Task item:
Answer these questions about the forum thread:
(a) Which register holds the byte pattern in the quoted instruction sequence?
(b) In the correction, which register name should have appeared instead of "EDX"?
(c) For what kind of types was the poster of the second quoted message told std::fill is specialized?

Source document:
::::::

From: George Neuner on
On Sat, 05 Jun 2010 22:08:43 -0400, George Neuner
<gneuner2(a)comcast.net> wrote:

>The sequence:
>
> movl 8(%ebp), %edx
> movl 12(%ebp), %ecx
> movb 16(%ebp), %al
> movl %edx, %edi
> rep stosb
>
>sets up the byte pattern in AL, the destination address in EDX and the
>count in ECX. "rep stosb" triggers the loop which implements:
>
> while (--ECX >= 0)
> *EDX++ = AL;

Whoops, "EDX" should have been "EDI" in the above description.

George

--
[ See http://www.gotw.ca/resources/clcm.htm for info about ]
[ comp.lang.c++.moderated. First time posters: Do this! ]

From: George Neuner on
On Fri, 4 Jun 2010 15:34:18 CST, "Hakusa(a)gmail.com"
<hakusa(a)gmail.com> wrote:

>I'm told that std::fill is specialized for POD types, but the
>following code...
>
>void usingbe_memset( int* begin, int* end, int value )
>{
> memset( begin, value, (end-begin)*sizeof(int) );
>}
>
>void usingbe_fill( int* begin, int* end, int value )

::::::

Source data
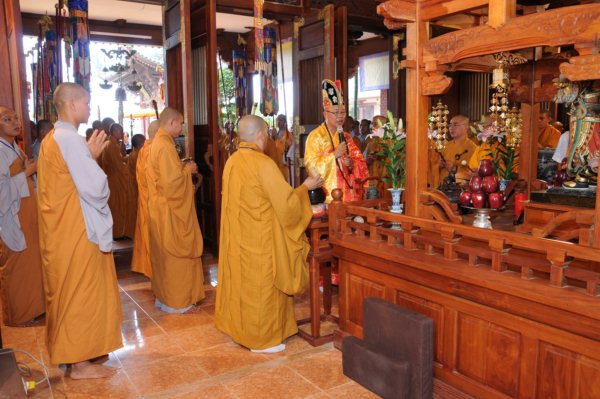 Đại Giới Đàn Cam Lộ: Sái Tịnh, Bạch Phật Khai Đàn - Diễn tập phương thức đăng đàn thọ giới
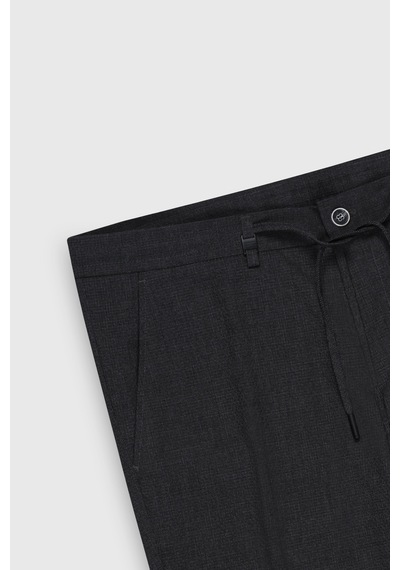 AC&Co / Altınyıldız Classics Erkek Antrasit Slim Fit Dar Kesim Beli Bağlamalı Gofre Desenli Yan Cepli Şort Antrasit AC&Co / Altınyıldız Classics Erkek Antrasit Slim Fit Dar Kesim Beli Bağlamalı Gofre Desenli Yan Cepli Şort Antrasit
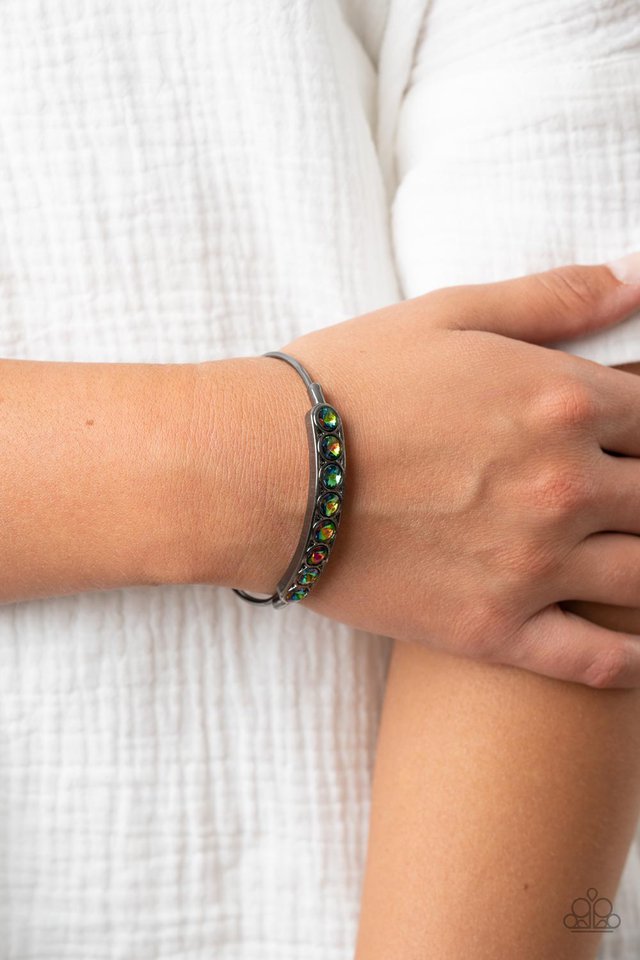 Vertigo Views - Multi - Paparazzi Bracelet Image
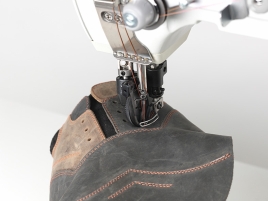 Одноигольная машина с колонковой платформой Durkopp Adler 888-260020 Одноигольная машина с колонковой платформой Durkopp Adler 888-260020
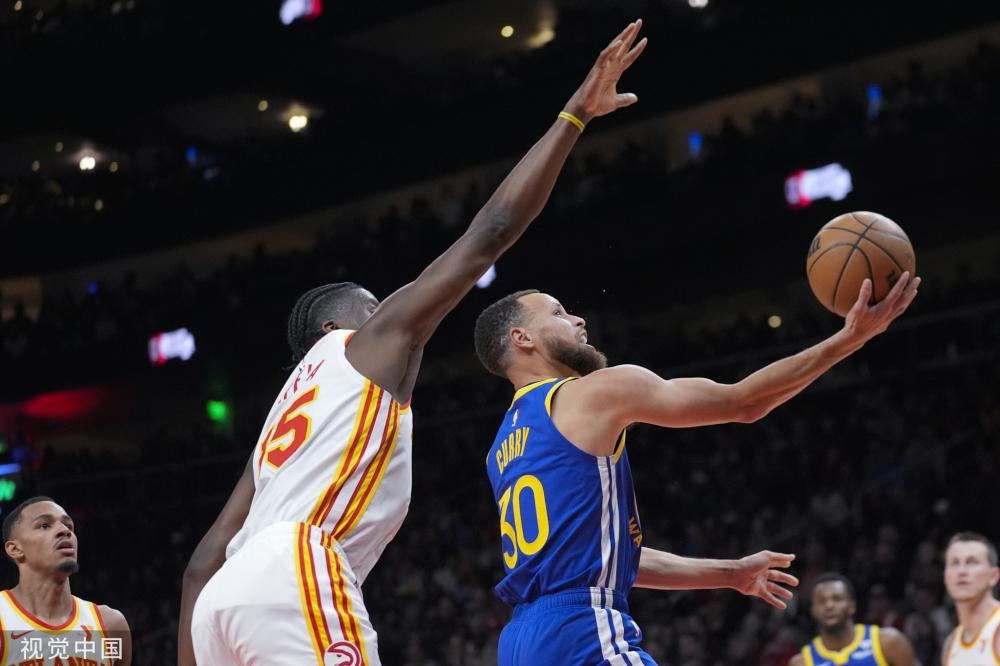 己的左脚能 己的左脚能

::::::

Result below:
(a) AL
(b) EDI
(c) POD types